**Exercise**:
Gather every line of the records that contains the string "viewpoint", treating uppercase and lowercase as different, and copy each such line in full.

--- begin Exercise material ---

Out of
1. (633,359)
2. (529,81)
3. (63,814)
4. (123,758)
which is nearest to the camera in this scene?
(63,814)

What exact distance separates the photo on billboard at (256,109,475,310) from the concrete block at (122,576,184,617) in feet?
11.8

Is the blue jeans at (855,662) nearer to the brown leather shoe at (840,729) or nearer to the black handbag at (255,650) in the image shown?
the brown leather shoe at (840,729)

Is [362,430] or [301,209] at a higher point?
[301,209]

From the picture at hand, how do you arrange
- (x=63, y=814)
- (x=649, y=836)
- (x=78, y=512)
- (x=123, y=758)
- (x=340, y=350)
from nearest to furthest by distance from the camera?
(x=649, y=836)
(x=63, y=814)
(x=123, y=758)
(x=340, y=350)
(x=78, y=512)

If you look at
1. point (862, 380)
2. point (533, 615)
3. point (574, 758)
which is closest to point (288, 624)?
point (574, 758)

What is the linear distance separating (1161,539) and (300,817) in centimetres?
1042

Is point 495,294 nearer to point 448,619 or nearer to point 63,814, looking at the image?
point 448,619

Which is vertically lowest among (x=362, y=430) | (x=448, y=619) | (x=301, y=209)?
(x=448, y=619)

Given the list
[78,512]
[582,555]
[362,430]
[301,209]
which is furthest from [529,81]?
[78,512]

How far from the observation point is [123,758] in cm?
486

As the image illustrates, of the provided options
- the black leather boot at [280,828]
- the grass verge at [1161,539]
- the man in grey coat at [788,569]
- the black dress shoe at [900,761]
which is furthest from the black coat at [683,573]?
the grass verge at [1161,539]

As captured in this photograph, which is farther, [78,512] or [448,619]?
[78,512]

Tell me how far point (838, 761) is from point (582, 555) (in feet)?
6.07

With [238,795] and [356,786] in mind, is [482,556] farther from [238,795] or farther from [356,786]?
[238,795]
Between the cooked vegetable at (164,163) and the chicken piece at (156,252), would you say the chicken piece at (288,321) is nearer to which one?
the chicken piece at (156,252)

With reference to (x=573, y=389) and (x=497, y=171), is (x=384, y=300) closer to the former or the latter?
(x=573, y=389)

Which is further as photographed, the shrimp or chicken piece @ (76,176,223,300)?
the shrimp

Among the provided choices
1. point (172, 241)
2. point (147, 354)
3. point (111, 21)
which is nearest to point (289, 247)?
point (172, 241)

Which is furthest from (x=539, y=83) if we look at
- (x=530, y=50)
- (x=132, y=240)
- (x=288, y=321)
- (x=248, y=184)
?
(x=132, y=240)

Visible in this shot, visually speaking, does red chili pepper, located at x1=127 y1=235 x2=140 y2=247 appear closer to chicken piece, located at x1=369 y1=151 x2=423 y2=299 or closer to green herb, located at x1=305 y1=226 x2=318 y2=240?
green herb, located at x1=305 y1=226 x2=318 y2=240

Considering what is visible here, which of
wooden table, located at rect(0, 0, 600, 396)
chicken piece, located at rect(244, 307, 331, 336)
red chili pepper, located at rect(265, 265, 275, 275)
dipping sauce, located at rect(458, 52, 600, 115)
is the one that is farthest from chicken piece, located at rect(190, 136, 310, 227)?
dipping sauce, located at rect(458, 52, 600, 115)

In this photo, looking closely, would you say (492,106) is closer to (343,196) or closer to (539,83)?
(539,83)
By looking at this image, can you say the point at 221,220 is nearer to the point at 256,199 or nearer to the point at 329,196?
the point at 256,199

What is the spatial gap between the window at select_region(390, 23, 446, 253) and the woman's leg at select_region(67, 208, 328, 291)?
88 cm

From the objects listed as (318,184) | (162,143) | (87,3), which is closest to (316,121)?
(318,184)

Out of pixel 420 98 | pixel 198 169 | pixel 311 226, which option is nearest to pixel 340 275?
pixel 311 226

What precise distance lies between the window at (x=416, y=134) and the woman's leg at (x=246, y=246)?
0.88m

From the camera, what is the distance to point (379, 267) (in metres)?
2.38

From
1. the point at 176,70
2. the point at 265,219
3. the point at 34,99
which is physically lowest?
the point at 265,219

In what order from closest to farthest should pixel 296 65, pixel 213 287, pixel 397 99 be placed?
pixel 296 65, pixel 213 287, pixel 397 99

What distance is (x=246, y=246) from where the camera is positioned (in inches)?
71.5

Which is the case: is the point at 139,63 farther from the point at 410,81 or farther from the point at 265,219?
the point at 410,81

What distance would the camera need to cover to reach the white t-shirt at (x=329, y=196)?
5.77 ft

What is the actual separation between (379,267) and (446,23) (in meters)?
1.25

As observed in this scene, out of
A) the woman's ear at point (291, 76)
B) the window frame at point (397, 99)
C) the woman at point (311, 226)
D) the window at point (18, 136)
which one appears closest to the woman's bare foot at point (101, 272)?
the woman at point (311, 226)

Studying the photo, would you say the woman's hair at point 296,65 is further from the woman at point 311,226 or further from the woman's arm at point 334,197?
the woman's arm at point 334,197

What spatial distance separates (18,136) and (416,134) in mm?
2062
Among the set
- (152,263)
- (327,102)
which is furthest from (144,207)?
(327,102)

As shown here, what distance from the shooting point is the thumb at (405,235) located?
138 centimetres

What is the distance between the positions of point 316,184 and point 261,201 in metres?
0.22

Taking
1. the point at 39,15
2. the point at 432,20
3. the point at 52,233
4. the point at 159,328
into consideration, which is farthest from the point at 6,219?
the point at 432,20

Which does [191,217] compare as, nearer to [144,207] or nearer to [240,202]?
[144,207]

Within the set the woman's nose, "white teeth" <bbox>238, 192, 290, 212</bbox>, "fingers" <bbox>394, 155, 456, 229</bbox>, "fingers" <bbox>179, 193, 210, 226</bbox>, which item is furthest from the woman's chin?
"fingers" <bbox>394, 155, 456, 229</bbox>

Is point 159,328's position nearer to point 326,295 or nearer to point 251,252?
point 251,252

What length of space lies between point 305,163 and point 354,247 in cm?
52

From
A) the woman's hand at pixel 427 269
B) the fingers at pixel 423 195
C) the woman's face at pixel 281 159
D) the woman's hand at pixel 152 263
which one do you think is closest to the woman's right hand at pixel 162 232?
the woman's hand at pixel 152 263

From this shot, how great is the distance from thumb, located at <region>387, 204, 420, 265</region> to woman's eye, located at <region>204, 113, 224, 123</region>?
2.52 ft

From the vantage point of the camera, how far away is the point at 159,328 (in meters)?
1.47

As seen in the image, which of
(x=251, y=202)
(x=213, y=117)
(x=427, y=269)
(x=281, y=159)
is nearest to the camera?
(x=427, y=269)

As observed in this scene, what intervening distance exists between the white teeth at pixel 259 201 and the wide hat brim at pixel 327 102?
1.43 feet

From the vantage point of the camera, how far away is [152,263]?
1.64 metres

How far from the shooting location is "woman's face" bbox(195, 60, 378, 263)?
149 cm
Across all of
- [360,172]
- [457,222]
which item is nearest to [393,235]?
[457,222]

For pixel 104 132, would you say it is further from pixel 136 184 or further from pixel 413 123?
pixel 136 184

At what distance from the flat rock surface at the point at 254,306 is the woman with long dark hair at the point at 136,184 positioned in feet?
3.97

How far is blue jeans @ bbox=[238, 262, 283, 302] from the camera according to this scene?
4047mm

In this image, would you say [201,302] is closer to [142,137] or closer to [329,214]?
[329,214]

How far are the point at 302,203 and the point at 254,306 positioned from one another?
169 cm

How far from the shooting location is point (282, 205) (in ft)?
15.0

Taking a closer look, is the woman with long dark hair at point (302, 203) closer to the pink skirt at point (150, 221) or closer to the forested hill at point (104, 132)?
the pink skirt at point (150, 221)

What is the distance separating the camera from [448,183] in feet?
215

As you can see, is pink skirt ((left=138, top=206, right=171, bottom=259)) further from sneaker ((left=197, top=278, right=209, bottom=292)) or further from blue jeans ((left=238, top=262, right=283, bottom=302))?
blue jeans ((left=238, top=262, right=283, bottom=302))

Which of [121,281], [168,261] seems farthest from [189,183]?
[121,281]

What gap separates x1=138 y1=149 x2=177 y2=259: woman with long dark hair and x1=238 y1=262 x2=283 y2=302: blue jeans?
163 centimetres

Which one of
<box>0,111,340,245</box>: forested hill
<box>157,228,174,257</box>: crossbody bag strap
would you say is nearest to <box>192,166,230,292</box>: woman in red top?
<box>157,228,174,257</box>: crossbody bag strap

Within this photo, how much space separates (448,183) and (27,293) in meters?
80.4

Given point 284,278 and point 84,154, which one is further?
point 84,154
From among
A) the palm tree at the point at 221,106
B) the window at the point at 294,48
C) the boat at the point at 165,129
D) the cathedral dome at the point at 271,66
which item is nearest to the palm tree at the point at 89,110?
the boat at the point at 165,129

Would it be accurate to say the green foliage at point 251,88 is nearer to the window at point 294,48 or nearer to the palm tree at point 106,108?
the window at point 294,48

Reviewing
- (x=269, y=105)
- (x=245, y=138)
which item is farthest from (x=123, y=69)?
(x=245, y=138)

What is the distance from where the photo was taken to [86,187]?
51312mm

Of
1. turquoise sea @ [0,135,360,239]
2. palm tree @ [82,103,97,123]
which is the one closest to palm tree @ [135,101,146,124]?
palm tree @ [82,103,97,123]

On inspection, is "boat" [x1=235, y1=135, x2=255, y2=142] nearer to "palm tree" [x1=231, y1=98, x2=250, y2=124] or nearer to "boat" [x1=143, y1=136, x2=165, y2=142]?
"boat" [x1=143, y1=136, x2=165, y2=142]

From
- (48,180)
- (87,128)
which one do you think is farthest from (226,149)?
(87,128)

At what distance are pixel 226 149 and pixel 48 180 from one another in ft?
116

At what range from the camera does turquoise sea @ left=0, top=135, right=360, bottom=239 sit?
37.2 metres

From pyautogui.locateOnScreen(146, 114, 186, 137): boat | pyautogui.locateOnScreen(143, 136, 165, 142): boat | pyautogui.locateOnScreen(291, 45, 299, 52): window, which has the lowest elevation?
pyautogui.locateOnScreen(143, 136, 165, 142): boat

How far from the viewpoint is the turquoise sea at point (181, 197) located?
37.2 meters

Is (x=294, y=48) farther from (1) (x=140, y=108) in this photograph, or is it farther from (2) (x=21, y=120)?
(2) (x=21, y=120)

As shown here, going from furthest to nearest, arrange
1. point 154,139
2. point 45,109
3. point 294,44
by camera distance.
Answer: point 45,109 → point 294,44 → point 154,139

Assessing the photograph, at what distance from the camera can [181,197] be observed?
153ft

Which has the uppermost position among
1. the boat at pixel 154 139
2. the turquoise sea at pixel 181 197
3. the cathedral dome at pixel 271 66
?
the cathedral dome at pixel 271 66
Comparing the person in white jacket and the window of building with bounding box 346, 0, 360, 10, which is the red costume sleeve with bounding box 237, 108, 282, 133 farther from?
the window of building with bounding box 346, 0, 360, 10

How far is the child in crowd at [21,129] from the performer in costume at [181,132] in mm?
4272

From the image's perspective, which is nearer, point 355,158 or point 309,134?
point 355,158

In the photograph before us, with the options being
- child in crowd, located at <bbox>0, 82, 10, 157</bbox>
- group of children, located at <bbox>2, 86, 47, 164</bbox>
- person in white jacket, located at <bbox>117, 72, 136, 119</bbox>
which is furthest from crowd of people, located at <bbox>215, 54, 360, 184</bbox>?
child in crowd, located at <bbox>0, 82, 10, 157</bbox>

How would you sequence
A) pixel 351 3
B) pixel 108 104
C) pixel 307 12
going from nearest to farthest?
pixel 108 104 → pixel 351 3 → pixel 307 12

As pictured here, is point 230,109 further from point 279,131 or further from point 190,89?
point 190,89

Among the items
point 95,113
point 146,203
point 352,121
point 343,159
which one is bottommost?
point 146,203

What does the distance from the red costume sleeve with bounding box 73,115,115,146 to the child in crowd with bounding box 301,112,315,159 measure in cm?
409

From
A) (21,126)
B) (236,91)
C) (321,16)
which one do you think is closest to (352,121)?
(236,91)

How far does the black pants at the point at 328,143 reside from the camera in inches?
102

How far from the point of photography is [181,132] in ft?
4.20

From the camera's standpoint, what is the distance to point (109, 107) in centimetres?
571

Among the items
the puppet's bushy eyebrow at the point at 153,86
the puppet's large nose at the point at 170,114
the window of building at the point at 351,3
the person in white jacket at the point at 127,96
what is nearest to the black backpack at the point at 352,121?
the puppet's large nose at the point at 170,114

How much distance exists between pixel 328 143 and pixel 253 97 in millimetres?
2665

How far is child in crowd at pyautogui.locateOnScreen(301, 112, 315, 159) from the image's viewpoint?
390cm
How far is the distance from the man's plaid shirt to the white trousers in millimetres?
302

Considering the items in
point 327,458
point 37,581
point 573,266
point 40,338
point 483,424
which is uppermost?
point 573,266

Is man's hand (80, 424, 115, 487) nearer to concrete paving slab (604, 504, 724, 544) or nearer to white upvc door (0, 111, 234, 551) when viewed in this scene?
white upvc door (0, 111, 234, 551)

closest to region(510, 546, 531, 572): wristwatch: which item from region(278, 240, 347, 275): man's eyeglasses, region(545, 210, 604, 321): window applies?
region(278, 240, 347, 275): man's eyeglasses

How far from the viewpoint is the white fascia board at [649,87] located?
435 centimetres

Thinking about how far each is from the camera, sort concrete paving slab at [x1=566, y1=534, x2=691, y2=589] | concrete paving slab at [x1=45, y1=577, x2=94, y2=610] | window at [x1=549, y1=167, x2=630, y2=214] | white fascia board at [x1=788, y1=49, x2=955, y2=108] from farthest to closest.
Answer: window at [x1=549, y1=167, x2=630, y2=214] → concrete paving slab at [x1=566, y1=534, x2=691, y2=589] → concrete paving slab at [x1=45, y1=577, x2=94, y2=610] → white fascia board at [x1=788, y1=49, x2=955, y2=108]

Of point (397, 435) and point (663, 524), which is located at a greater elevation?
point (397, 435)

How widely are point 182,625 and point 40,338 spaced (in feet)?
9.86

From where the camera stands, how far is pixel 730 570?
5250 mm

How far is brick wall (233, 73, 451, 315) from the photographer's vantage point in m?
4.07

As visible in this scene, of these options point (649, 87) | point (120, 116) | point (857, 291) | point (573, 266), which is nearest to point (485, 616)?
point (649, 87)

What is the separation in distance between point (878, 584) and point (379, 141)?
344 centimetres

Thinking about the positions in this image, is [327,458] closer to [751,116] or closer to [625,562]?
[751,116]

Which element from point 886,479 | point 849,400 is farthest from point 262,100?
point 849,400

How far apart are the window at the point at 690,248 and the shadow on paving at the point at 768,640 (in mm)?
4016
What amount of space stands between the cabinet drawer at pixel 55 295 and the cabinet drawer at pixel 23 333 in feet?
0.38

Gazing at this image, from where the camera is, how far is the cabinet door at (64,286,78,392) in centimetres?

--- end Exercise material ---

**Solution**:
How far from the viewpoint is the turquoise sea at point (181, 197) located?
How far is child in crowd at pyautogui.locateOnScreen(301, 112, 315, 159) from the image's viewpoint?
How far from the viewpoint is the white fascia board at [649,87] located?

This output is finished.